Nicholas Angel -- thoroughly examined, vetted, pshrunk, and audited -- was allowed back on duty. He was surprised to find that a small part of him feared a repetition of the hazing he'd got his first week at work in Sandford. But putting on his uniform made him feel truly like himself for the first time in weeks. And the Andys had gone in for a better class of ragging. Nicholas never knew if he was going to find his desk drawers filled with origami swans, his mug replaced with a doidy cup, or his chair given an embroidered cushion with 'TWAT' picked out in cross-stitch.

He rather liked the cushion, and wondered which one of them had done the embroidery.

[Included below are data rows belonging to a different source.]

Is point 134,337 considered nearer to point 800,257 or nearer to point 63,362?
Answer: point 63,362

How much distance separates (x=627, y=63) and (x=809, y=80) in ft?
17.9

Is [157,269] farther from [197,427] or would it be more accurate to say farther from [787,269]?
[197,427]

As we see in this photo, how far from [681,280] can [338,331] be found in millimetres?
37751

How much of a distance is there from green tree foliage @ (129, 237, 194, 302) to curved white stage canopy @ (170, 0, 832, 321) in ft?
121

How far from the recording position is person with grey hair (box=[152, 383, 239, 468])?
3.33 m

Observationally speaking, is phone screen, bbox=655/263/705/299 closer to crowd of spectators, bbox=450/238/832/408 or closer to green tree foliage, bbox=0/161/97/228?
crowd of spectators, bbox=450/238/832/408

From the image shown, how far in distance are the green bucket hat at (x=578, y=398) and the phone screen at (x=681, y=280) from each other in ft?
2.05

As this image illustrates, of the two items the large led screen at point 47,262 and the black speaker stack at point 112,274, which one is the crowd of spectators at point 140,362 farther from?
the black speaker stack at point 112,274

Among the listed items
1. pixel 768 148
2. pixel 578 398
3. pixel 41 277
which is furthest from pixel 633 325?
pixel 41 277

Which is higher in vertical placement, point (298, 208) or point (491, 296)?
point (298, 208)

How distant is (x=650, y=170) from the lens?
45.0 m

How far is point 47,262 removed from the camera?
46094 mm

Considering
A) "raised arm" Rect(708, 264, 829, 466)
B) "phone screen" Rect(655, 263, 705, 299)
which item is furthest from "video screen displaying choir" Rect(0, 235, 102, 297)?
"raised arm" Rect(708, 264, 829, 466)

Sergeant Tony Fisher liked telling people what to do. Happily, this is a desirable quality in an acting commanding officer. Every morning, with their tea, the Sandford Constabulary were given orders. This made very little difference to the squad's normal routine, so they didn't pay him much mind, Nicholas Angel excepted.

Nicholas had a habit of listening attentively and taking his words seriously. Tony found this disconcerting. Nicholas had no idea, though he wondered why his commander tended to hide behind a clipboard when speaking to him.

"Right." Tony flipped through papers, though in reality he only had a list of five items written on the top sheet. "Sergeant Angel, you're this year's liaison with the Cheese Rolling Committee."

"Yes, sir. Wait. The what?"

"Cheese Rolling Committee. They meet on Thursdays. Roll is Monday...after next? Or the Monday after the Monday after next... I do wish they'd send us some calendars."

Roll? "Monday?"

"Same as every year. See what they need from us, make sure everything's in hand, the usual. You'll get a handle on it quickly, don't worry."

The what? "Yes...sir?" Fuck it. He'd ask Danny.

"And my goodness, you're still at the Swan?" Page flip.


"Your cottage isn't done?" Page flip. Tick mark with a pen.

"No. We've all been...otherwise occupied."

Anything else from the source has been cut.